SINOSSI
Ian è un ragazzo di provincia e osserva il mondo con rancore dalla finestra di casa. Ha perso molte cose negli ultimi anni, tra cui quella che incontra la notte nei suoi sogni e con la quale vuole disperatamente ricongiungersi: la sua amata Sofia. Incubi, rimpianti e sensi di colpa lo ancorano a una vita di tristezza, finché non verrà involontariamente tirato fuori dalla sua monotona esistenza nichilista attraverso la "tana del coniglio" che collega il mondo onirico a un futuro post-apocalittico. Qui potrà vivere una seconda vita alternativa apparentemente perfetta ma macchiata da angoli bui su cui indagare. Varcata la soglia dello spaziotempo scoprirà la realtà sulla vita di plastica che ha vissuto fino ad allora, riaprendo gli occhi in un mondo diverso: un futuro che non comprende in un corpo che non riconosce, circondato da estranei. Solo una persona familiare viene ritrovata: la sua dolce metà…che però non si chiama Sofia. Pristine è un romanzo distopico post-apocalittico in cui lo strascico di un perduto amore fa da filo conduttore per guidare la trama attraverso i misteri di un mondo nuovo, apparentemente rinato dalle ceneri degli errori delle passate generazioni.

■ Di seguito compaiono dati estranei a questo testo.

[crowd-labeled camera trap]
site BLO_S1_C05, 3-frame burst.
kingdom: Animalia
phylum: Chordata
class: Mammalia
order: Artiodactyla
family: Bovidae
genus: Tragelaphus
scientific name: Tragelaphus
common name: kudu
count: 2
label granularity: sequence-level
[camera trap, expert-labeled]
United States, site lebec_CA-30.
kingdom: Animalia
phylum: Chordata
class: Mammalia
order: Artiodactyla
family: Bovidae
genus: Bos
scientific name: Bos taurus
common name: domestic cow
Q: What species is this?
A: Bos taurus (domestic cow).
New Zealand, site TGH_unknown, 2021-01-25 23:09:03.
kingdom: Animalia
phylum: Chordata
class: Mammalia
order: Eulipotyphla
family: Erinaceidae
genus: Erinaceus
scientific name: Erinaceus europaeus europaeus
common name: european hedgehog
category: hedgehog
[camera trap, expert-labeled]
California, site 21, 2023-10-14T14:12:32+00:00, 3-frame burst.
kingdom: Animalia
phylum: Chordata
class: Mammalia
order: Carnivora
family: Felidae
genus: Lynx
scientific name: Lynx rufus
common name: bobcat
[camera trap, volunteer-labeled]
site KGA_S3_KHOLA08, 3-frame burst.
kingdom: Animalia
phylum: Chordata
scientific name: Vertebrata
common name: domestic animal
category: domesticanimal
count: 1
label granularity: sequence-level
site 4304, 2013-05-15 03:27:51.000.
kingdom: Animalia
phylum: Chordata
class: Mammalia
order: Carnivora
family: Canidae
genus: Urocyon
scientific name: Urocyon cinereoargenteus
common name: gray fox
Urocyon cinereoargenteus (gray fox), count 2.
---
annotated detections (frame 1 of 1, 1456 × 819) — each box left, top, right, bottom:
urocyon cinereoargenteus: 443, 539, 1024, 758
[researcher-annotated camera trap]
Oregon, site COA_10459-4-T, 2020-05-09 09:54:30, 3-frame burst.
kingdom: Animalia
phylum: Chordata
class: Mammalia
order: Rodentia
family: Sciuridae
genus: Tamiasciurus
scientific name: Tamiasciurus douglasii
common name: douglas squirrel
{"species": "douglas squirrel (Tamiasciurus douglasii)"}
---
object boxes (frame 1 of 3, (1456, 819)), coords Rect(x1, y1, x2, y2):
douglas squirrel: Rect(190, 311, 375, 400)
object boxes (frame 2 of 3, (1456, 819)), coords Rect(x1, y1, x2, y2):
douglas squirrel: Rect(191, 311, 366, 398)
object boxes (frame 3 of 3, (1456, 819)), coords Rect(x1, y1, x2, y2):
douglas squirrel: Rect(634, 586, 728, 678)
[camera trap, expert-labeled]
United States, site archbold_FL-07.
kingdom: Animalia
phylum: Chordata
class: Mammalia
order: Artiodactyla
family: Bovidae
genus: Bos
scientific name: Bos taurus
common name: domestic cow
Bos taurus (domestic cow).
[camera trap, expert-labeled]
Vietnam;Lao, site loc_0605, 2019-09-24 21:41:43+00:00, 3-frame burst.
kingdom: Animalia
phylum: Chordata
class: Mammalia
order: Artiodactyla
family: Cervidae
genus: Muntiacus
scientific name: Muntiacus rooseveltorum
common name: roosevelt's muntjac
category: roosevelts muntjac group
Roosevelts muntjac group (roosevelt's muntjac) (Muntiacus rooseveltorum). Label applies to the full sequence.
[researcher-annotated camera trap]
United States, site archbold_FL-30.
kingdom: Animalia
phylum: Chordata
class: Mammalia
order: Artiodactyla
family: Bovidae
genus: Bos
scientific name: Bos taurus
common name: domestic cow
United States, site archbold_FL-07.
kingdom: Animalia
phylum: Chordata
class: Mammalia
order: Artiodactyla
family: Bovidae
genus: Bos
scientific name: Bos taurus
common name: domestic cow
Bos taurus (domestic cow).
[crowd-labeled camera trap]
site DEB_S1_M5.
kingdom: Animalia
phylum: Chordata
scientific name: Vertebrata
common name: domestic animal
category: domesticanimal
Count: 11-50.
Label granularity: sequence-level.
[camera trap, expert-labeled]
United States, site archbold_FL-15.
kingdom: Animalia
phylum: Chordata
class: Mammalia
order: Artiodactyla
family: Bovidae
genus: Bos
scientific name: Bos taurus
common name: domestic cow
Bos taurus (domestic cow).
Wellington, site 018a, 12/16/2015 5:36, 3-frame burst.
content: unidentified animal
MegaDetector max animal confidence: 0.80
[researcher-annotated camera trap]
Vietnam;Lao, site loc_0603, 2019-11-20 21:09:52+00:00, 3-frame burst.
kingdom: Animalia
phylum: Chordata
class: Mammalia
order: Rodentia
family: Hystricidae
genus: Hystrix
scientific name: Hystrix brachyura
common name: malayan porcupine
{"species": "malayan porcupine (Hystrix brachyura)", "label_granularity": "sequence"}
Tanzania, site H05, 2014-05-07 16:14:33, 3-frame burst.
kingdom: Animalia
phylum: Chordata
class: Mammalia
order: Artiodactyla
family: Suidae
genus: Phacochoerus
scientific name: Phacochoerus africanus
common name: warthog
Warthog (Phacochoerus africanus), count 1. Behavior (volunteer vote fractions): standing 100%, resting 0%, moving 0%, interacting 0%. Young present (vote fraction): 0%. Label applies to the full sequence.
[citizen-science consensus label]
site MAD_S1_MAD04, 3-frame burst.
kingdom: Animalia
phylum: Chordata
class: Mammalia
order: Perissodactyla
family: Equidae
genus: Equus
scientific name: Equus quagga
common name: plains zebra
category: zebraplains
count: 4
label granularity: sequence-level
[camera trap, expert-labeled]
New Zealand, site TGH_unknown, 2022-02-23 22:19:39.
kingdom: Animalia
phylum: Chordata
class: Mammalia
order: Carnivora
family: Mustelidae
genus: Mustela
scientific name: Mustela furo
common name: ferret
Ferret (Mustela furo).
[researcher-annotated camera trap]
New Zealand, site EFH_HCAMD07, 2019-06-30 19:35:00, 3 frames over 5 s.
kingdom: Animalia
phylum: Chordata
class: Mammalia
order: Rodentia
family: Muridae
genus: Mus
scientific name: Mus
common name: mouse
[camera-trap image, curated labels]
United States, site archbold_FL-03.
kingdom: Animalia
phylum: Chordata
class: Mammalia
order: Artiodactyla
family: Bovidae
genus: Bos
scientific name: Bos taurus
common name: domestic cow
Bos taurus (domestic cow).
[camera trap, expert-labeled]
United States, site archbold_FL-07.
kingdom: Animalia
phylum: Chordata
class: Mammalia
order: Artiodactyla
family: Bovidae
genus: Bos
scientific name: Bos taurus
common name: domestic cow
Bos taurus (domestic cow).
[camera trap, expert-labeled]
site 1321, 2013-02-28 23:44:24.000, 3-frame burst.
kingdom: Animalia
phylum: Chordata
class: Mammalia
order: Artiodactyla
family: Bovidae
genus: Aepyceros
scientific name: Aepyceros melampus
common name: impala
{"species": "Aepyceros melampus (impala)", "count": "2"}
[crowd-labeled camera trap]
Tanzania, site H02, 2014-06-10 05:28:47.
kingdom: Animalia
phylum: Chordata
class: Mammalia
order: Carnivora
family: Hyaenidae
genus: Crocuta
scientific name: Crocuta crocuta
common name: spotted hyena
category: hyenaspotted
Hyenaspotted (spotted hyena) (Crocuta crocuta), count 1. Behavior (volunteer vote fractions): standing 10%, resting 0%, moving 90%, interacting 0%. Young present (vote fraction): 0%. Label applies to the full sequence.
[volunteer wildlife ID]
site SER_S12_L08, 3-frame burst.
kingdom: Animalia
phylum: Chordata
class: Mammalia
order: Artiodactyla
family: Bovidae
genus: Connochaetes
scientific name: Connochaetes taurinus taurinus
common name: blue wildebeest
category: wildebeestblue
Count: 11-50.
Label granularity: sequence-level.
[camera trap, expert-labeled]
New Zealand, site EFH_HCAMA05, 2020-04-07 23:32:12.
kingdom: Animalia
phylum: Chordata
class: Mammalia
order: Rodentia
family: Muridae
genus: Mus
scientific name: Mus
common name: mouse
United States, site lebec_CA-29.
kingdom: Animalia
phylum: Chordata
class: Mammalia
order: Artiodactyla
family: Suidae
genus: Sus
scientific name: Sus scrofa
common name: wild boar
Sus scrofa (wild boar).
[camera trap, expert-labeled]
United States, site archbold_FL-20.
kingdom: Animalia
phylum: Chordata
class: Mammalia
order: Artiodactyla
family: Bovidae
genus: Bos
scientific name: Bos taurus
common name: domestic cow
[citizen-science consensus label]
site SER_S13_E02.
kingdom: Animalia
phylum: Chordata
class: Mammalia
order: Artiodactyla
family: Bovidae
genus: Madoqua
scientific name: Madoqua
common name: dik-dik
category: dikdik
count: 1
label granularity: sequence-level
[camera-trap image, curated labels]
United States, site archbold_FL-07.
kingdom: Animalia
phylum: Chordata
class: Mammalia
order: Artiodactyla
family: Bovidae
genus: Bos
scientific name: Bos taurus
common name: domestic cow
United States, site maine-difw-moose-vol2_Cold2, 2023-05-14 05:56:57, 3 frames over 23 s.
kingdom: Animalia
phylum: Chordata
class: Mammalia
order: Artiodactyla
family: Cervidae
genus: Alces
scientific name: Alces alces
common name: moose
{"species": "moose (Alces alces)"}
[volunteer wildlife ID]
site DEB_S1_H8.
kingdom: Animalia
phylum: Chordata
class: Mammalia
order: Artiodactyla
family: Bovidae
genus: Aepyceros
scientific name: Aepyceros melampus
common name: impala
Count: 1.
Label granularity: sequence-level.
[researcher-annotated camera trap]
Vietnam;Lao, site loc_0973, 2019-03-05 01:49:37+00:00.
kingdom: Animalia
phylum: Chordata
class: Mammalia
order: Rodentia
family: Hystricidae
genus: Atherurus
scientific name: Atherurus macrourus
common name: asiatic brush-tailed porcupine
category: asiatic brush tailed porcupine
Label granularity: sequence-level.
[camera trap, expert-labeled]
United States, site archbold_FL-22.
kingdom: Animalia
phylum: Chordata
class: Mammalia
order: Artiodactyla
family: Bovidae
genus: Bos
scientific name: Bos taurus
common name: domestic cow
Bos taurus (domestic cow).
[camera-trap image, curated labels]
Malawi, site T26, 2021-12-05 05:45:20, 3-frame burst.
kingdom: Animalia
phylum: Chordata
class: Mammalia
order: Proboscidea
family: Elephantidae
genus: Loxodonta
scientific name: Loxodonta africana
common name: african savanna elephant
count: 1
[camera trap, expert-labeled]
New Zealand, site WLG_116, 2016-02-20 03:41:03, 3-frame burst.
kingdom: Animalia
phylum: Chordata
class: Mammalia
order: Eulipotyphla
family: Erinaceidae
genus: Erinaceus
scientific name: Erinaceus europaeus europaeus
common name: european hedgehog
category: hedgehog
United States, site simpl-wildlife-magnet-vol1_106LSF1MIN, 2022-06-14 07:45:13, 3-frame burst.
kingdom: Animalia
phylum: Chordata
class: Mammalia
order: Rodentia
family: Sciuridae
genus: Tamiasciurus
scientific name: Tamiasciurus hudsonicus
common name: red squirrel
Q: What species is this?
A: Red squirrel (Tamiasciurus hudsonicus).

Ogni capitolo è un pezzo di un puzzle che si incastra con gli altri, tenendovi incollati alle pagine fino a rivelare colpi di scena e trame nascoste.
AUTORE
Trentenne laureato magistrale in Economia che rimpiange di non aver approfondito la passione per la letteratura con un percorso diverso e di non avere abbastanza tempo per leggere tanti libri, come faceva fino all'adolescenza; ha lavorato tutta la mia vita in diversi campi stranamente non affini a quello della sua carriera universitaria e nei rari momenti in cui ha ripreso a leggere è rimasto folgorato dalla capacità di alcuni libri di tenere incollati alle pagine, come gli è successo con vari libri di Marquez, con "Gomorra" di Roberto Saviano o anche con "La solitudine dei numeri primi". Quest'ultimo in particolare l'ha ispirato, durante mesi molto difficili, a dare vita a dei personaggi tormentati che gli frullavano in testa, senza sapere se sarebbe realmente riuscito a produrre qualcosa di più lungo dei piccoli racconti che si dilettava a scrivere più di dieci anni fa.